**TASK TO CARRY OUT**
Skip pictures in the listing below; copy exactly the lines from the one with "Main Character Energy Oversized T-Shirt" through the one with "Процессор Intel Pentium", inclusive.

**ENTRIES SHOWN**
^^^^

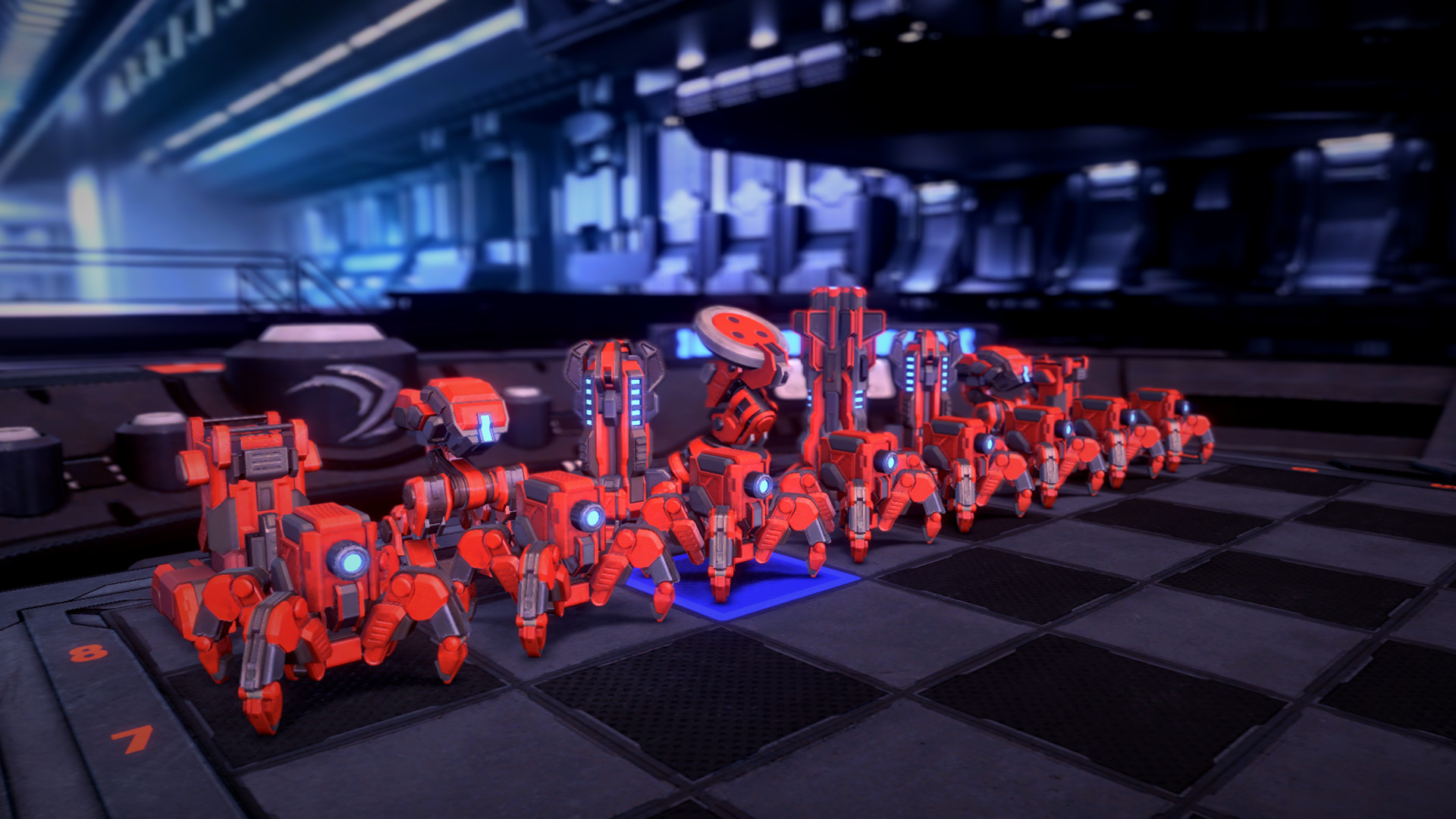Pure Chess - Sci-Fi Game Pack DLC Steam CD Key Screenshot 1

^^^^

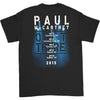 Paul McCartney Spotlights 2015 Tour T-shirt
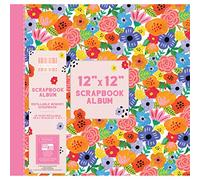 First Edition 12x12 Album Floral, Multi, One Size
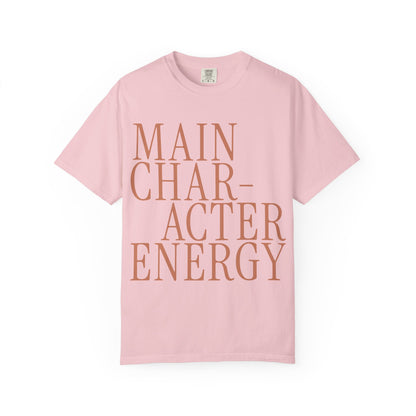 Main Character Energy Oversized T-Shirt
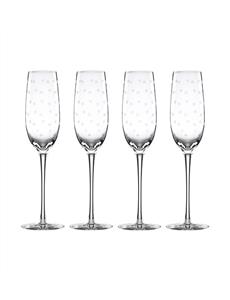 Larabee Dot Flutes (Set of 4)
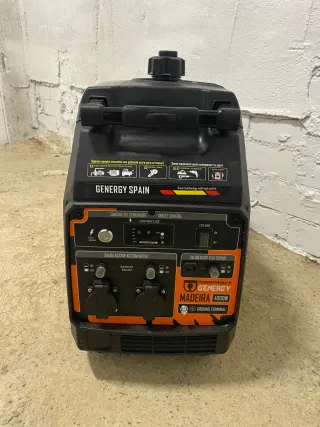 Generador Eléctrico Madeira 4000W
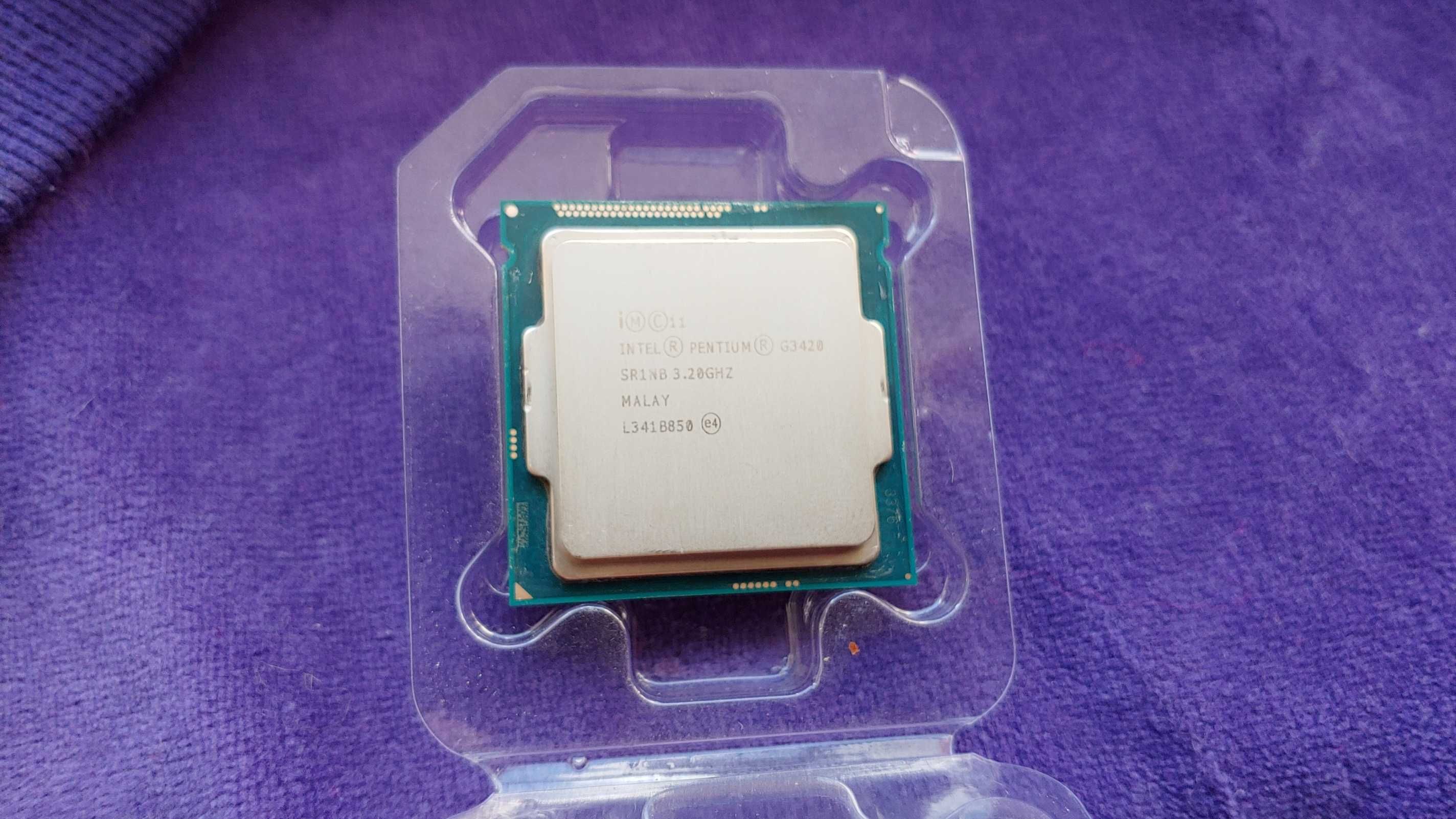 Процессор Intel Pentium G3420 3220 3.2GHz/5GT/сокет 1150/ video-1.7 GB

^^^^

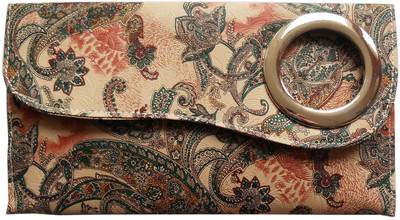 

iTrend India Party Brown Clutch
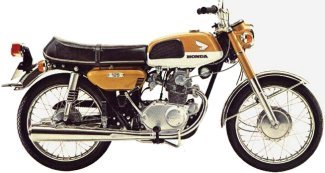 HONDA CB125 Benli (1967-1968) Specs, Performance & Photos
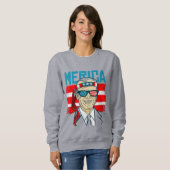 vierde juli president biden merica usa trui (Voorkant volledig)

^^^^

**OUTPUT BELOW**
 Main Character Energy Oversized T-Shirt
 Larabee Dot Flutes (Set of 4)
 Generador Eléctrico Madeira 4000W
 Процессор Intel Pentium G3420 3220 3.2GHz/5GT/сокет 1150/ video-1.7 GB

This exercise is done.